Furthermore, it is essential to dwell on the role of the CEO of the company in the course of discussion. According to the theory of Friedman, the CEOs main target is to prioritize the wishes of the corporate shareholders. Moreover, the CEO is to motivate the employees and provide proper conditions for the profit maximization. Though, a significant controversy appears at this point. In case the major target of the company and its every member is the revenue maximization, the CEO possesses a moral obligation to produce as much revenue as it may be possible provided no fraud is committed within this process. There is a vivid sample Calkins and Wight (2008) present:
Accordingly, the CEO should command that doctors prescribe the procedures, tests, and surgeries that will generate the most profit for the HMO. Because backache symptoms indicate a number of possible causes, some of which could be serious, the doctor could select the priciest treatment options while still not violating the law or ethical customs.Doctors who overtest can argue that they are being risk-averse to provide better care or to avoid lawsuits.
The whole picture makes sense and still does not interfere with the major thesis made by Milton Friedman about the profit maximization: the revenues are increased, the law is not broken, and the customer is provided with the proper service. Though, the scheme does not correspond to the ethical and moral norms and standards. This is the so called ethical lacunae of the theory presented by Milton Friedman. It is an obvious violation of trust of the customer and indignant basis for further activity. This vivid sample serves as well persuasively in terms of the aforementioned aspect of the quality of the goods or services the company offers and relative unawareness the customer has to face. Moreover, this sample also concerns the issue of ethics and moral values.
Calkins and Wight emphasize the controversy and limited essence of the model presented by Milton Friedman. The criticism is relevant and consistent, especially in the current course of time. The innovative version of the Friedmans model should be presented in order to correspond properly to the contemporary economics.
Friedmans model is limited for one because he argues that maximizing profits should direct the managers activities without explaining the reasons for profit maximizing being the single and best motivator for managers and entrepreneurs. The notion that profit is or should be the overarching motivator is problematic for several reasons (Calkins & Wight, 2008). These reasons involve a stark contradiction to the generally accepted and appropriate motivation the contemporary leaders tend to display as well as the fact that the model presented by Friedman fails to provide certain explanation concerning behavioral data as a direct result of relying on the neoclassical model of economics Milton Friedman tends to implicate.
The inadequate status of the Friedmans model in the current course of time is as well confirmed by the numerous better alternatives. For example, the recent intellectual history of entrepreneurship presented by Kalantaridis positions the concept of profit as significant, but not the only one and exclusively major element of the efficient motivation.

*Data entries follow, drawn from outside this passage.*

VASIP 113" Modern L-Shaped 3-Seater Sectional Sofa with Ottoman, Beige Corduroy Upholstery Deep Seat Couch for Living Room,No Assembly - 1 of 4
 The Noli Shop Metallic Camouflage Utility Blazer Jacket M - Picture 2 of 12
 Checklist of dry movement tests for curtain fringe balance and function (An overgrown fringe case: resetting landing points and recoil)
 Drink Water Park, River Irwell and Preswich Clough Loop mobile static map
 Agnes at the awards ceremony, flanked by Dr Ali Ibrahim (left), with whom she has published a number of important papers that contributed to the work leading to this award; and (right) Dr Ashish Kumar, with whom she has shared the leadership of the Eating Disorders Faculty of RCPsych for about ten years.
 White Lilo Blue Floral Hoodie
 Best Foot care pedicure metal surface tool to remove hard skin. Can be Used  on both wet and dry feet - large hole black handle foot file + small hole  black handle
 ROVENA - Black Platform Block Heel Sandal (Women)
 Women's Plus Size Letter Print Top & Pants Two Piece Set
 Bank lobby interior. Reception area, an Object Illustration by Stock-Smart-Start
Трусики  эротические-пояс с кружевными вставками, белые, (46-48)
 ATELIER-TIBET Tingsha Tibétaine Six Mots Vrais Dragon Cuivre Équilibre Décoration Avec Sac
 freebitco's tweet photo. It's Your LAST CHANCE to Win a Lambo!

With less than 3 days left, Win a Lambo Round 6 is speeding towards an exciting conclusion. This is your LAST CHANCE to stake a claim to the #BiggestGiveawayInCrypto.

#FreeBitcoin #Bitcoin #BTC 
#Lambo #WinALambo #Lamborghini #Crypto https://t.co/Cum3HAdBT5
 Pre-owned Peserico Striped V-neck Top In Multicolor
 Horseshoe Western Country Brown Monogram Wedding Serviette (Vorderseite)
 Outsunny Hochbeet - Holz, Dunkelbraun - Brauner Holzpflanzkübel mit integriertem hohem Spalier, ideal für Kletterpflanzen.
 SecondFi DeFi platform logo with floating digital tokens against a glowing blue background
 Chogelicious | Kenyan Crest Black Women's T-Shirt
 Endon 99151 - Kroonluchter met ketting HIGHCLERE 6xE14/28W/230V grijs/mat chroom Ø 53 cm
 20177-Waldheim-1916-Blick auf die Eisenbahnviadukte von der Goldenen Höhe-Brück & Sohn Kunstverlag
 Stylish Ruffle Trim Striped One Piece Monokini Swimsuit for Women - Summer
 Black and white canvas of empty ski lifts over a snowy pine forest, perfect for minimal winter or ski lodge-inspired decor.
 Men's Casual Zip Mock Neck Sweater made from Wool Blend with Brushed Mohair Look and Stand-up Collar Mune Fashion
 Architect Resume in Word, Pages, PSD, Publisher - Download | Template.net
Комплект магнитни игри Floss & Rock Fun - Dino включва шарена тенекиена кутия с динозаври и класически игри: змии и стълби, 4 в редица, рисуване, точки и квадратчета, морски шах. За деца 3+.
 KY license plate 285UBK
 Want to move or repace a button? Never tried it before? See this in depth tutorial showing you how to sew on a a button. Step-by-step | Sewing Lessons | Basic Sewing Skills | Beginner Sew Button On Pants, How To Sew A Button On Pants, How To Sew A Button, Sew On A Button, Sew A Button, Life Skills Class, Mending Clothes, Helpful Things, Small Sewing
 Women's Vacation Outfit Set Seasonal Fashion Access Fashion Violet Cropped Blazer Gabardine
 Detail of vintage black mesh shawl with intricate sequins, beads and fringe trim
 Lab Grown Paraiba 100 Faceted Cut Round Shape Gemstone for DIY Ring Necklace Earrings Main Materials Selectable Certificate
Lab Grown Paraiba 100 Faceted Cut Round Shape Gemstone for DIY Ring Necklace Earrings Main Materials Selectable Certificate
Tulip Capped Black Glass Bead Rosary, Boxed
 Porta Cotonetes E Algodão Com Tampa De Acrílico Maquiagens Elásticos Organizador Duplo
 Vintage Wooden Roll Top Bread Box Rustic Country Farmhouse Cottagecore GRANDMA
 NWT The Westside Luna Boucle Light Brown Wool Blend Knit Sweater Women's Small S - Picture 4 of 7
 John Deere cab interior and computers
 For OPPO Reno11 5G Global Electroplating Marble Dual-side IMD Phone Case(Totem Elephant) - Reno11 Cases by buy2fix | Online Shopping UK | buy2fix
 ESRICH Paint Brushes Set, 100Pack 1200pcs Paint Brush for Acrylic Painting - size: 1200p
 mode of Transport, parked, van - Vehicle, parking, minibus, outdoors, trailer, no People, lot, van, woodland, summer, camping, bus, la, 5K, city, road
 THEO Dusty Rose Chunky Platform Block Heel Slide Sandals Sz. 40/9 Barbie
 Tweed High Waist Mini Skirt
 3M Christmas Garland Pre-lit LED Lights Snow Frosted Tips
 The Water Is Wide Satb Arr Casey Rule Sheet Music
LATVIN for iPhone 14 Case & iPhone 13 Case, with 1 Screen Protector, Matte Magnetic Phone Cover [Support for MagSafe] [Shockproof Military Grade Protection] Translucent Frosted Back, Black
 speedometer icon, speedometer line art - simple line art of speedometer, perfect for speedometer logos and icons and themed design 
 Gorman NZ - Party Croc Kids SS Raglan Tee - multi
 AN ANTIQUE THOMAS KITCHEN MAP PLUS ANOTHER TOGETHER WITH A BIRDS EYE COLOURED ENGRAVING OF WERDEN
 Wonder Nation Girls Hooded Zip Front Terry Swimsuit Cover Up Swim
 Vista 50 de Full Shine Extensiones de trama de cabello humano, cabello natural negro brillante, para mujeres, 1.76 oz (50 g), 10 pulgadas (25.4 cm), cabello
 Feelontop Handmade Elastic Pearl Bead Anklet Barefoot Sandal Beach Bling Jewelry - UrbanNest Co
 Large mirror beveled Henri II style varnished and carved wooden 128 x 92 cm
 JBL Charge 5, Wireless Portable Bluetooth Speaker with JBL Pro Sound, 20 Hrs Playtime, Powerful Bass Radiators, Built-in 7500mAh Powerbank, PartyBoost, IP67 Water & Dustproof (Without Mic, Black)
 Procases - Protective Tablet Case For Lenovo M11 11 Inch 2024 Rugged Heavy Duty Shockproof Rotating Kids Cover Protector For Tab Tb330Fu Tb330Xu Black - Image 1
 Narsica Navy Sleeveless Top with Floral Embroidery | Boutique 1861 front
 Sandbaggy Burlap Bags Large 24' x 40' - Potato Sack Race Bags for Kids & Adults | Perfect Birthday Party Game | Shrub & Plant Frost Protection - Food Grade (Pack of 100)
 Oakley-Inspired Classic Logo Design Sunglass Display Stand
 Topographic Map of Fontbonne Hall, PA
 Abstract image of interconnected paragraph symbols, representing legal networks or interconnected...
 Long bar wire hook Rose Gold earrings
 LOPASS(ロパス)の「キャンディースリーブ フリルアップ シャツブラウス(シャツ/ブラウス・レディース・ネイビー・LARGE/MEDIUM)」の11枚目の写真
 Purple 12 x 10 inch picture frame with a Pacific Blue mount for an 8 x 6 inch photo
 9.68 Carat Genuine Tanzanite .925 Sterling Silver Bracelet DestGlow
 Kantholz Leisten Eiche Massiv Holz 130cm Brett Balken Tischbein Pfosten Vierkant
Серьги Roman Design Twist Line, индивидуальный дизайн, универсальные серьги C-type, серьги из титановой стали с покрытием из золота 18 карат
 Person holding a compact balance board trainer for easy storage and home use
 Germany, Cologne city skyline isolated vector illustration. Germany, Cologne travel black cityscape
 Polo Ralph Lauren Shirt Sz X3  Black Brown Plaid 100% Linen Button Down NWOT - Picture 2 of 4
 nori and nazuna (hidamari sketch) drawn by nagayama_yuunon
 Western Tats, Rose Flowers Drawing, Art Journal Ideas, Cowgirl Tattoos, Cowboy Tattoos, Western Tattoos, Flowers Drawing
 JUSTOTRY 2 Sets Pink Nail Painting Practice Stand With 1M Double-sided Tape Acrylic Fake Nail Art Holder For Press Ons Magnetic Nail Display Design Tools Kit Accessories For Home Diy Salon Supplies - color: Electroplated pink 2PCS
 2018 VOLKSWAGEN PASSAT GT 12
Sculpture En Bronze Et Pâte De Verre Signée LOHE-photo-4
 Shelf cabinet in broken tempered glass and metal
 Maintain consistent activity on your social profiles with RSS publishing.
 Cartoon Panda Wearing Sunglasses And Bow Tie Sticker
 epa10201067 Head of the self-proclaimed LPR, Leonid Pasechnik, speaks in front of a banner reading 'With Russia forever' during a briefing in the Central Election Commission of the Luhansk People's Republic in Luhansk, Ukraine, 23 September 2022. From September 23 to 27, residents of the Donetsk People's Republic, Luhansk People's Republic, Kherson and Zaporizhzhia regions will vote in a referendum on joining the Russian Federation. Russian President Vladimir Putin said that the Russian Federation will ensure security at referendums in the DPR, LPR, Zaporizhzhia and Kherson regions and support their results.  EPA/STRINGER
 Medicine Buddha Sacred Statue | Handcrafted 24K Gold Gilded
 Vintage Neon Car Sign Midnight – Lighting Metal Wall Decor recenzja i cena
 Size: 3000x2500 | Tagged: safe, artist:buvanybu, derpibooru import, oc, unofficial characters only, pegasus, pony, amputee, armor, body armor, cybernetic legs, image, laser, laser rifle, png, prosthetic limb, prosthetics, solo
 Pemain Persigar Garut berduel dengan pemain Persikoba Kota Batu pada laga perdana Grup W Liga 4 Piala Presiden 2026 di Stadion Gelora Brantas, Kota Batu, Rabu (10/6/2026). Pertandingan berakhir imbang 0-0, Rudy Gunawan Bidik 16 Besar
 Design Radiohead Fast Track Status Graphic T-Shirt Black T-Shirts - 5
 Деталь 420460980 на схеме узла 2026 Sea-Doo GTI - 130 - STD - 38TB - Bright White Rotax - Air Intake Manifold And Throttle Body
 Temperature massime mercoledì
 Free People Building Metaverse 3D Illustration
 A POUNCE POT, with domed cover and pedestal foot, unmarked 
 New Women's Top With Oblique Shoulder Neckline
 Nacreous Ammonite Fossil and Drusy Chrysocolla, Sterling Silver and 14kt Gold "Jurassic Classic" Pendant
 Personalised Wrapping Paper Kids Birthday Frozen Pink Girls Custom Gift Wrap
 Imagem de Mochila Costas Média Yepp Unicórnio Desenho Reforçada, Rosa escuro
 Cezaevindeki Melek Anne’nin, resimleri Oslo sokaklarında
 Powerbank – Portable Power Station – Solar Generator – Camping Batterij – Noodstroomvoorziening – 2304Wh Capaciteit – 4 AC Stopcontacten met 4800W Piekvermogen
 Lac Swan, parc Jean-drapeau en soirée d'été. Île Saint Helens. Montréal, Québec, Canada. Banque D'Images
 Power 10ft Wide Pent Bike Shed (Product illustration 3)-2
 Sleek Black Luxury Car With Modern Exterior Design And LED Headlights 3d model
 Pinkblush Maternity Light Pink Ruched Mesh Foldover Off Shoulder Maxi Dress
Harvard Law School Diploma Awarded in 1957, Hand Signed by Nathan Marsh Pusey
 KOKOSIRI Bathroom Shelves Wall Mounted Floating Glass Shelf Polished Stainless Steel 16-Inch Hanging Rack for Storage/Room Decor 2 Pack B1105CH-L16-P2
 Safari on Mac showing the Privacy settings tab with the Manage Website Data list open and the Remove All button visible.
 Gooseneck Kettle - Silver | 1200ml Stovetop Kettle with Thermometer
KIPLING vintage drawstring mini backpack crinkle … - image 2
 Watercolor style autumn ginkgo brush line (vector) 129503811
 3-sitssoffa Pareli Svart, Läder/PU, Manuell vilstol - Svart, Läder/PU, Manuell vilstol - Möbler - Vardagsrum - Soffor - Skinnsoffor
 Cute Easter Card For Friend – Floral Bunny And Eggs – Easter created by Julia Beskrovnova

Managers and risk-taking mavericks tend to be motivated by the desire to achieve, build, overtake competitors, produce the best, be first to market, or attain some self-actualizing goal or set of goals. Rivalry, for one, is a potent motivator (Calkins & Wight, 2008).
Thus, the criticism presented by Arrow, Calkins and Wight is relevant, consistent and sufficiently helpful in the course of proper comprehension of the concept of social responsibility in terms of business activity. The criticism and the detailed explanations provided by the authors altered and even qualitatively improved my comprehension of the issue. Moreover, it presents a profound insight into the notion of efficient business activity.